Like with other alleles, submitters to the database will carry out the necessary work and find out the translated sequence, or carry out expression analysis to determine if the allele is expressed or not, which allows us to mark this up more accurately in the database.

HLA-DQB1 is a unique case amongst HLA genes. As exon 5 is variably expressed, this is the result of a mutation in the splice site preceeding exon 5, but we know this does not affect expression, and is found in many HLA-DQB1 alleles. As a result, we do not assign a `Q` suffix to these alleles.

Null Alleles

The `N` suffix is used for alleles which have been shown or are inferred to not be expressed. This is either due to work carried out by the submitter to show that the allele is not expressed, or if the sequence in the allele is believed to result in a null allele as a result of its inferred protein structure. This can be caused by a number of different types of mutations, a few examples are below:

• The most common null alleles are alleles with premature stop codons, either caused by a point mutation resulting in a premature stop, or an indel which causes a frameshift and premature stop. There is some nuance in the assigning of the `N` suffix, as a general rule if a point mutation results in a premature stop that occurs within the Alpha one, two or three domains (Class I) or within the Alpha one, two or Beta one, two domains (class II), we will infer the protein sequence is null. This is because we infer that the protein does not have a 3` end to anchor into the cytoplasm, resulting in a null allele. If an indel which results in a frameshift initiates within these domains occurs, we will also infer a null suffix.
• Alleles with mutations in the starting methionine amino acid, if there are no other methionine amino acids in the leader sequence, we infer that the protein cannot start correctly and will result in a Null allele.
• Some alleles have mutations in the splice site (see splice site variants). By default, these are given a `Q` suffix, however, if expression analysis is carried out and the allele is shown to be non-expressed, it is then assigned an `N` suffix. Expression analysis is encouraged to provide the amino acid sequence for accurate mark-up, as splice mutations may cause exons to be incorrectly spliced in or out, it leads to an altered or absent protein sequence, resulting in a null allele.
  Although this results in a new protein sequence, the underlying mutation which caused it is the result of an intronic mutation, as a result we name it as a novel intronic variant. An example of this is A*01:01:01:02N.
• Some sequences have mutations which cause a frameshift and additional sequence past the usual stop codon.

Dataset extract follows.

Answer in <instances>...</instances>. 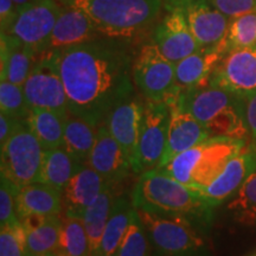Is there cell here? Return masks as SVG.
I'll use <instances>...</instances> for the list:
<instances>
[{"label": "cell", "instance_id": "cell-1", "mask_svg": "<svg viewBox=\"0 0 256 256\" xmlns=\"http://www.w3.org/2000/svg\"><path fill=\"white\" fill-rule=\"evenodd\" d=\"M56 52L69 113L101 124L114 107L130 98L133 63L124 51L88 42Z\"/></svg>", "mask_w": 256, "mask_h": 256}, {"label": "cell", "instance_id": "cell-2", "mask_svg": "<svg viewBox=\"0 0 256 256\" xmlns=\"http://www.w3.org/2000/svg\"><path fill=\"white\" fill-rule=\"evenodd\" d=\"M132 204L136 209L178 217L190 223L206 216L212 208L197 190L156 168L140 176L132 194Z\"/></svg>", "mask_w": 256, "mask_h": 256}, {"label": "cell", "instance_id": "cell-3", "mask_svg": "<svg viewBox=\"0 0 256 256\" xmlns=\"http://www.w3.org/2000/svg\"><path fill=\"white\" fill-rule=\"evenodd\" d=\"M174 102L194 115L206 128L210 136L244 140L249 134L241 96L208 83L179 92Z\"/></svg>", "mask_w": 256, "mask_h": 256}, {"label": "cell", "instance_id": "cell-4", "mask_svg": "<svg viewBox=\"0 0 256 256\" xmlns=\"http://www.w3.org/2000/svg\"><path fill=\"white\" fill-rule=\"evenodd\" d=\"M81 11L98 34L112 38H130L150 26L158 17L162 0H58Z\"/></svg>", "mask_w": 256, "mask_h": 256}, {"label": "cell", "instance_id": "cell-5", "mask_svg": "<svg viewBox=\"0 0 256 256\" xmlns=\"http://www.w3.org/2000/svg\"><path fill=\"white\" fill-rule=\"evenodd\" d=\"M244 147V140L210 136L156 170L188 188L200 190L215 180L229 160Z\"/></svg>", "mask_w": 256, "mask_h": 256}, {"label": "cell", "instance_id": "cell-6", "mask_svg": "<svg viewBox=\"0 0 256 256\" xmlns=\"http://www.w3.org/2000/svg\"><path fill=\"white\" fill-rule=\"evenodd\" d=\"M136 211L159 256H192L203 248V238L188 220L144 209Z\"/></svg>", "mask_w": 256, "mask_h": 256}, {"label": "cell", "instance_id": "cell-7", "mask_svg": "<svg viewBox=\"0 0 256 256\" xmlns=\"http://www.w3.org/2000/svg\"><path fill=\"white\" fill-rule=\"evenodd\" d=\"M133 82L147 101L174 102L178 95L174 63L154 43L144 46L132 66Z\"/></svg>", "mask_w": 256, "mask_h": 256}, {"label": "cell", "instance_id": "cell-8", "mask_svg": "<svg viewBox=\"0 0 256 256\" xmlns=\"http://www.w3.org/2000/svg\"><path fill=\"white\" fill-rule=\"evenodd\" d=\"M2 150V174L22 188L38 182L46 150L26 121L18 127Z\"/></svg>", "mask_w": 256, "mask_h": 256}, {"label": "cell", "instance_id": "cell-9", "mask_svg": "<svg viewBox=\"0 0 256 256\" xmlns=\"http://www.w3.org/2000/svg\"><path fill=\"white\" fill-rule=\"evenodd\" d=\"M23 89L31 110L44 108L68 113V96L55 50H46L38 54Z\"/></svg>", "mask_w": 256, "mask_h": 256}, {"label": "cell", "instance_id": "cell-10", "mask_svg": "<svg viewBox=\"0 0 256 256\" xmlns=\"http://www.w3.org/2000/svg\"><path fill=\"white\" fill-rule=\"evenodd\" d=\"M63 5L57 0H36L18 10L8 34L37 52L48 49Z\"/></svg>", "mask_w": 256, "mask_h": 256}, {"label": "cell", "instance_id": "cell-11", "mask_svg": "<svg viewBox=\"0 0 256 256\" xmlns=\"http://www.w3.org/2000/svg\"><path fill=\"white\" fill-rule=\"evenodd\" d=\"M170 115L171 107L168 102L147 101L144 104L136 174L152 171L162 164L168 142Z\"/></svg>", "mask_w": 256, "mask_h": 256}, {"label": "cell", "instance_id": "cell-12", "mask_svg": "<svg viewBox=\"0 0 256 256\" xmlns=\"http://www.w3.org/2000/svg\"><path fill=\"white\" fill-rule=\"evenodd\" d=\"M209 84L222 88L232 94L250 95L256 92V49L246 48L226 52L214 72Z\"/></svg>", "mask_w": 256, "mask_h": 256}, {"label": "cell", "instance_id": "cell-13", "mask_svg": "<svg viewBox=\"0 0 256 256\" xmlns=\"http://www.w3.org/2000/svg\"><path fill=\"white\" fill-rule=\"evenodd\" d=\"M183 10L188 28L200 49L218 48L228 31L230 18L214 8L209 0H176Z\"/></svg>", "mask_w": 256, "mask_h": 256}, {"label": "cell", "instance_id": "cell-14", "mask_svg": "<svg viewBox=\"0 0 256 256\" xmlns=\"http://www.w3.org/2000/svg\"><path fill=\"white\" fill-rule=\"evenodd\" d=\"M162 54L174 64L200 50L188 28L182 8L174 4L154 31V42Z\"/></svg>", "mask_w": 256, "mask_h": 256}, {"label": "cell", "instance_id": "cell-15", "mask_svg": "<svg viewBox=\"0 0 256 256\" xmlns=\"http://www.w3.org/2000/svg\"><path fill=\"white\" fill-rule=\"evenodd\" d=\"M144 104L136 98H127L110 112L104 122L124 150L133 172L138 170V145L142 128Z\"/></svg>", "mask_w": 256, "mask_h": 256}, {"label": "cell", "instance_id": "cell-16", "mask_svg": "<svg viewBox=\"0 0 256 256\" xmlns=\"http://www.w3.org/2000/svg\"><path fill=\"white\" fill-rule=\"evenodd\" d=\"M87 165L94 168L107 184L110 185L120 183L133 171L124 150L112 136L104 122L98 126L95 145Z\"/></svg>", "mask_w": 256, "mask_h": 256}, {"label": "cell", "instance_id": "cell-17", "mask_svg": "<svg viewBox=\"0 0 256 256\" xmlns=\"http://www.w3.org/2000/svg\"><path fill=\"white\" fill-rule=\"evenodd\" d=\"M255 171L256 147H244L241 152L229 160L215 180L197 191L214 208L238 191L243 182Z\"/></svg>", "mask_w": 256, "mask_h": 256}, {"label": "cell", "instance_id": "cell-18", "mask_svg": "<svg viewBox=\"0 0 256 256\" xmlns=\"http://www.w3.org/2000/svg\"><path fill=\"white\" fill-rule=\"evenodd\" d=\"M170 107H171V115H170L168 142L160 166L168 164L174 156L210 138L206 128L186 110L182 108L176 102H171Z\"/></svg>", "mask_w": 256, "mask_h": 256}, {"label": "cell", "instance_id": "cell-19", "mask_svg": "<svg viewBox=\"0 0 256 256\" xmlns=\"http://www.w3.org/2000/svg\"><path fill=\"white\" fill-rule=\"evenodd\" d=\"M107 182L89 165L82 168L62 190L64 214L82 217L86 209L98 200Z\"/></svg>", "mask_w": 256, "mask_h": 256}, {"label": "cell", "instance_id": "cell-20", "mask_svg": "<svg viewBox=\"0 0 256 256\" xmlns=\"http://www.w3.org/2000/svg\"><path fill=\"white\" fill-rule=\"evenodd\" d=\"M98 34H100L96 30L94 24L83 12L63 5L46 50L58 51L66 48L88 43L92 42Z\"/></svg>", "mask_w": 256, "mask_h": 256}, {"label": "cell", "instance_id": "cell-21", "mask_svg": "<svg viewBox=\"0 0 256 256\" xmlns=\"http://www.w3.org/2000/svg\"><path fill=\"white\" fill-rule=\"evenodd\" d=\"M223 56L220 46L215 49H200L176 63V84L178 92L208 84L211 74Z\"/></svg>", "mask_w": 256, "mask_h": 256}, {"label": "cell", "instance_id": "cell-22", "mask_svg": "<svg viewBox=\"0 0 256 256\" xmlns=\"http://www.w3.org/2000/svg\"><path fill=\"white\" fill-rule=\"evenodd\" d=\"M37 51L16 40L14 37L2 32L0 40V75L2 81H8L18 86H24L38 57Z\"/></svg>", "mask_w": 256, "mask_h": 256}, {"label": "cell", "instance_id": "cell-23", "mask_svg": "<svg viewBox=\"0 0 256 256\" xmlns=\"http://www.w3.org/2000/svg\"><path fill=\"white\" fill-rule=\"evenodd\" d=\"M63 209L62 191L42 182L19 188L17 194L18 217L28 214L58 216Z\"/></svg>", "mask_w": 256, "mask_h": 256}, {"label": "cell", "instance_id": "cell-24", "mask_svg": "<svg viewBox=\"0 0 256 256\" xmlns=\"http://www.w3.org/2000/svg\"><path fill=\"white\" fill-rule=\"evenodd\" d=\"M86 165L63 146L48 150L44 154L38 182L62 191L70 179Z\"/></svg>", "mask_w": 256, "mask_h": 256}, {"label": "cell", "instance_id": "cell-25", "mask_svg": "<svg viewBox=\"0 0 256 256\" xmlns=\"http://www.w3.org/2000/svg\"><path fill=\"white\" fill-rule=\"evenodd\" d=\"M98 126L100 124H96L86 118L68 112L62 146L78 160L87 164L92 147L95 145Z\"/></svg>", "mask_w": 256, "mask_h": 256}, {"label": "cell", "instance_id": "cell-26", "mask_svg": "<svg viewBox=\"0 0 256 256\" xmlns=\"http://www.w3.org/2000/svg\"><path fill=\"white\" fill-rule=\"evenodd\" d=\"M66 115L68 113L44 108H32L30 110L26 124L46 151L63 145Z\"/></svg>", "mask_w": 256, "mask_h": 256}, {"label": "cell", "instance_id": "cell-27", "mask_svg": "<svg viewBox=\"0 0 256 256\" xmlns=\"http://www.w3.org/2000/svg\"><path fill=\"white\" fill-rule=\"evenodd\" d=\"M113 186L114 185L108 184L101 192L100 196L98 197V200L90 206L87 208L82 215V220L84 224L86 232H87L92 256L98 255V249H100L102 236H104L106 226H107L115 198H116L114 194Z\"/></svg>", "mask_w": 256, "mask_h": 256}, {"label": "cell", "instance_id": "cell-28", "mask_svg": "<svg viewBox=\"0 0 256 256\" xmlns=\"http://www.w3.org/2000/svg\"><path fill=\"white\" fill-rule=\"evenodd\" d=\"M134 214L136 209L133 208L132 202H128L124 197L115 198L113 209L102 236L100 249L96 256L116 254L118 248L130 228Z\"/></svg>", "mask_w": 256, "mask_h": 256}, {"label": "cell", "instance_id": "cell-29", "mask_svg": "<svg viewBox=\"0 0 256 256\" xmlns=\"http://www.w3.org/2000/svg\"><path fill=\"white\" fill-rule=\"evenodd\" d=\"M58 249L68 256H92L82 217L64 214Z\"/></svg>", "mask_w": 256, "mask_h": 256}, {"label": "cell", "instance_id": "cell-30", "mask_svg": "<svg viewBox=\"0 0 256 256\" xmlns=\"http://www.w3.org/2000/svg\"><path fill=\"white\" fill-rule=\"evenodd\" d=\"M62 217L50 216L46 223L26 232V250L28 256H44L58 250Z\"/></svg>", "mask_w": 256, "mask_h": 256}, {"label": "cell", "instance_id": "cell-31", "mask_svg": "<svg viewBox=\"0 0 256 256\" xmlns=\"http://www.w3.org/2000/svg\"><path fill=\"white\" fill-rule=\"evenodd\" d=\"M256 46V12H249L230 18L228 31L220 43V49L226 55L236 49H246Z\"/></svg>", "mask_w": 256, "mask_h": 256}, {"label": "cell", "instance_id": "cell-32", "mask_svg": "<svg viewBox=\"0 0 256 256\" xmlns=\"http://www.w3.org/2000/svg\"><path fill=\"white\" fill-rule=\"evenodd\" d=\"M234 218L246 226L256 224V171L243 182L229 203Z\"/></svg>", "mask_w": 256, "mask_h": 256}, {"label": "cell", "instance_id": "cell-33", "mask_svg": "<svg viewBox=\"0 0 256 256\" xmlns=\"http://www.w3.org/2000/svg\"><path fill=\"white\" fill-rule=\"evenodd\" d=\"M30 106L25 98L23 86L8 81H0V113L20 121H26Z\"/></svg>", "mask_w": 256, "mask_h": 256}, {"label": "cell", "instance_id": "cell-34", "mask_svg": "<svg viewBox=\"0 0 256 256\" xmlns=\"http://www.w3.org/2000/svg\"><path fill=\"white\" fill-rule=\"evenodd\" d=\"M118 256H151L150 238L136 211L116 252Z\"/></svg>", "mask_w": 256, "mask_h": 256}, {"label": "cell", "instance_id": "cell-35", "mask_svg": "<svg viewBox=\"0 0 256 256\" xmlns=\"http://www.w3.org/2000/svg\"><path fill=\"white\" fill-rule=\"evenodd\" d=\"M0 226L19 224L17 212V194L19 186L12 183L5 176H0Z\"/></svg>", "mask_w": 256, "mask_h": 256}, {"label": "cell", "instance_id": "cell-36", "mask_svg": "<svg viewBox=\"0 0 256 256\" xmlns=\"http://www.w3.org/2000/svg\"><path fill=\"white\" fill-rule=\"evenodd\" d=\"M0 256H28L26 250V232L20 223L2 226Z\"/></svg>", "mask_w": 256, "mask_h": 256}, {"label": "cell", "instance_id": "cell-37", "mask_svg": "<svg viewBox=\"0 0 256 256\" xmlns=\"http://www.w3.org/2000/svg\"><path fill=\"white\" fill-rule=\"evenodd\" d=\"M214 8L228 18L256 12V0H209Z\"/></svg>", "mask_w": 256, "mask_h": 256}, {"label": "cell", "instance_id": "cell-38", "mask_svg": "<svg viewBox=\"0 0 256 256\" xmlns=\"http://www.w3.org/2000/svg\"><path fill=\"white\" fill-rule=\"evenodd\" d=\"M243 98V110L249 136L256 142V92Z\"/></svg>", "mask_w": 256, "mask_h": 256}, {"label": "cell", "instance_id": "cell-39", "mask_svg": "<svg viewBox=\"0 0 256 256\" xmlns=\"http://www.w3.org/2000/svg\"><path fill=\"white\" fill-rule=\"evenodd\" d=\"M25 121L14 119L4 113H0V147L4 146L18 127Z\"/></svg>", "mask_w": 256, "mask_h": 256}, {"label": "cell", "instance_id": "cell-40", "mask_svg": "<svg viewBox=\"0 0 256 256\" xmlns=\"http://www.w3.org/2000/svg\"><path fill=\"white\" fill-rule=\"evenodd\" d=\"M17 10L12 0H0V28L2 32H8L14 23Z\"/></svg>", "mask_w": 256, "mask_h": 256}, {"label": "cell", "instance_id": "cell-41", "mask_svg": "<svg viewBox=\"0 0 256 256\" xmlns=\"http://www.w3.org/2000/svg\"><path fill=\"white\" fill-rule=\"evenodd\" d=\"M12 2H14L16 10H17V11H18V10H20L22 8H24V6H28V5L32 4V2H36V0H12Z\"/></svg>", "mask_w": 256, "mask_h": 256}, {"label": "cell", "instance_id": "cell-42", "mask_svg": "<svg viewBox=\"0 0 256 256\" xmlns=\"http://www.w3.org/2000/svg\"><path fill=\"white\" fill-rule=\"evenodd\" d=\"M44 256H68V255L64 254L63 252H60V249H58V250L52 252H50V254H46V255H44Z\"/></svg>", "mask_w": 256, "mask_h": 256}, {"label": "cell", "instance_id": "cell-43", "mask_svg": "<svg viewBox=\"0 0 256 256\" xmlns=\"http://www.w3.org/2000/svg\"><path fill=\"white\" fill-rule=\"evenodd\" d=\"M100 256H118L116 254H110V255H100Z\"/></svg>", "mask_w": 256, "mask_h": 256}, {"label": "cell", "instance_id": "cell-44", "mask_svg": "<svg viewBox=\"0 0 256 256\" xmlns=\"http://www.w3.org/2000/svg\"><path fill=\"white\" fill-rule=\"evenodd\" d=\"M252 256H256V252H255V254H252Z\"/></svg>", "mask_w": 256, "mask_h": 256}, {"label": "cell", "instance_id": "cell-45", "mask_svg": "<svg viewBox=\"0 0 256 256\" xmlns=\"http://www.w3.org/2000/svg\"><path fill=\"white\" fill-rule=\"evenodd\" d=\"M254 48H255V49H256V46H254Z\"/></svg>", "mask_w": 256, "mask_h": 256}]
</instances>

Some null alleles appear to share identical amino acid sequence up to the stop codon, but have different assigned protein names. This is due to the inferred sequence after the stop codon being different. An example of which is below, where the amino acid sequence is identical, however, the sequence after the stop codon differs drastically. Which is why they have received different protein names.

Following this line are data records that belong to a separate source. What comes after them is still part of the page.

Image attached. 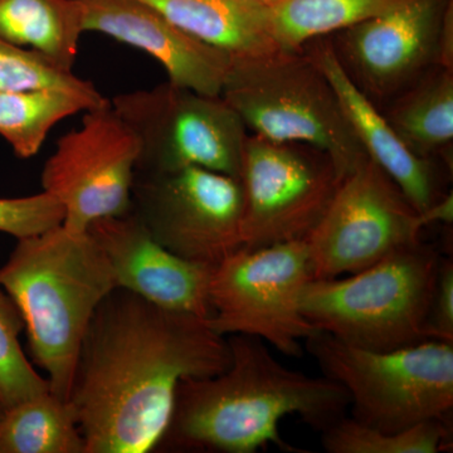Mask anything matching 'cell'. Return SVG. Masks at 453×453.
I'll return each instance as SVG.
<instances>
[{
	"label": "cell",
	"instance_id": "obj_1",
	"mask_svg": "<svg viewBox=\"0 0 453 453\" xmlns=\"http://www.w3.org/2000/svg\"><path fill=\"white\" fill-rule=\"evenodd\" d=\"M231 359L207 319L116 288L92 318L68 395L86 453L159 449L179 383L219 374Z\"/></svg>",
	"mask_w": 453,
	"mask_h": 453
},
{
	"label": "cell",
	"instance_id": "obj_2",
	"mask_svg": "<svg viewBox=\"0 0 453 453\" xmlns=\"http://www.w3.org/2000/svg\"><path fill=\"white\" fill-rule=\"evenodd\" d=\"M226 338L231 365L219 374L179 383L159 449L256 453L273 445L283 452L306 453L283 440V418L297 416L323 432L347 413L349 396L336 381L292 371L261 339L241 334Z\"/></svg>",
	"mask_w": 453,
	"mask_h": 453
},
{
	"label": "cell",
	"instance_id": "obj_3",
	"mask_svg": "<svg viewBox=\"0 0 453 453\" xmlns=\"http://www.w3.org/2000/svg\"><path fill=\"white\" fill-rule=\"evenodd\" d=\"M0 286L22 315L33 365L68 399L92 318L118 288L106 256L88 231L58 225L17 240Z\"/></svg>",
	"mask_w": 453,
	"mask_h": 453
},
{
	"label": "cell",
	"instance_id": "obj_4",
	"mask_svg": "<svg viewBox=\"0 0 453 453\" xmlns=\"http://www.w3.org/2000/svg\"><path fill=\"white\" fill-rule=\"evenodd\" d=\"M220 96L251 134L329 155L340 180L368 159L308 47L232 57Z\"/></svg>",
	"mask_w": 453,
	"mask_h": 453
},
{
	"label": "cell",
	"instance_id": "obj_5",
	"mask_svg": "<svg viewBox=\"0 0 453 453\" xmlns=\"http://www.w3.org/2000/svg\"><path fill=\"white\" fill-rule=\"evenodd\" d=\"M441 259L421 241L347 277L312 279L301 295V311L318 332L354 347H412L429 340Z\"/></svg>",
	"mask_w": 453,
	"mask_h": 453
},
{
	"label": "cell",
	"instance_id": "obj_6",
	"mask_svg": "<svg viewBox=\"0 0 453 453\" xmlns=\"http://www.w3.org/2000/svg\"><path fill=\"white\" fill-rule=\"evenodd\" d=\"M306 349L325 377L349 396L351 418L380 431L451 421L453 344L426 340L395 350H368L316 333Z\"/></svg>",
	"mask_w": 453,
	"mask_h": 453
},
{
	"label": "cell",
	"instance_id": "obj_7",
	"mask_svg": "<svg viewBox=\"0 0 453 453\" xmlns=\"http://www.w3.org/2000/svg\"><path fill=\"white\" fill-rule=\"evenodd\" d=\"M110 104L138 139L136 173L203 168L240 179L249 130L222 96L168 81Z\"/></svg>",
	"mask_w": 453,
	"mask_h": 453
},
{
	"label": "cell",
	"instance_id": "obj_8",
	"mask_svg": "<svg viewBox=\"0 0 453 453\" xmlns=\"http://www.w3.org/2000/svg\"><path fill=\"white\" fill-rule=\"evenodd\" d=\"M314 279L306 241L238 250L213 268L208 324L222 336H253L283 356L300 357L318 330L301 311Z\"/></svg>",
	"mask_w": 453,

A list of all of currently named `N` alleles is available here.

Other Suffixes

These alleles have mutations which result in either Low expression, they are secreted etc etc, work has been carried out to show the aberrant expression compared to it being a questionable, null or normally expressed allele.

The suffix `L` is used to indicate an allele which has been shown to have `Low` cell surface expression when compared to normal levels. The `S` suffix is used to denote an allele specifying a protein which is expressed as a soluble, `Secreted` molecule but is not present on the cell surface. The `C` suffix is assigned to alleles that produce proteins that are present in the `Cytoplasm` and not on the cell surface. An `A` suffix indicates an `Aberrant` expression where there is some doubt as to whether a protein is actually expressed.

As of December 2025 no alleles have been named with the `C` or `A` suffixes.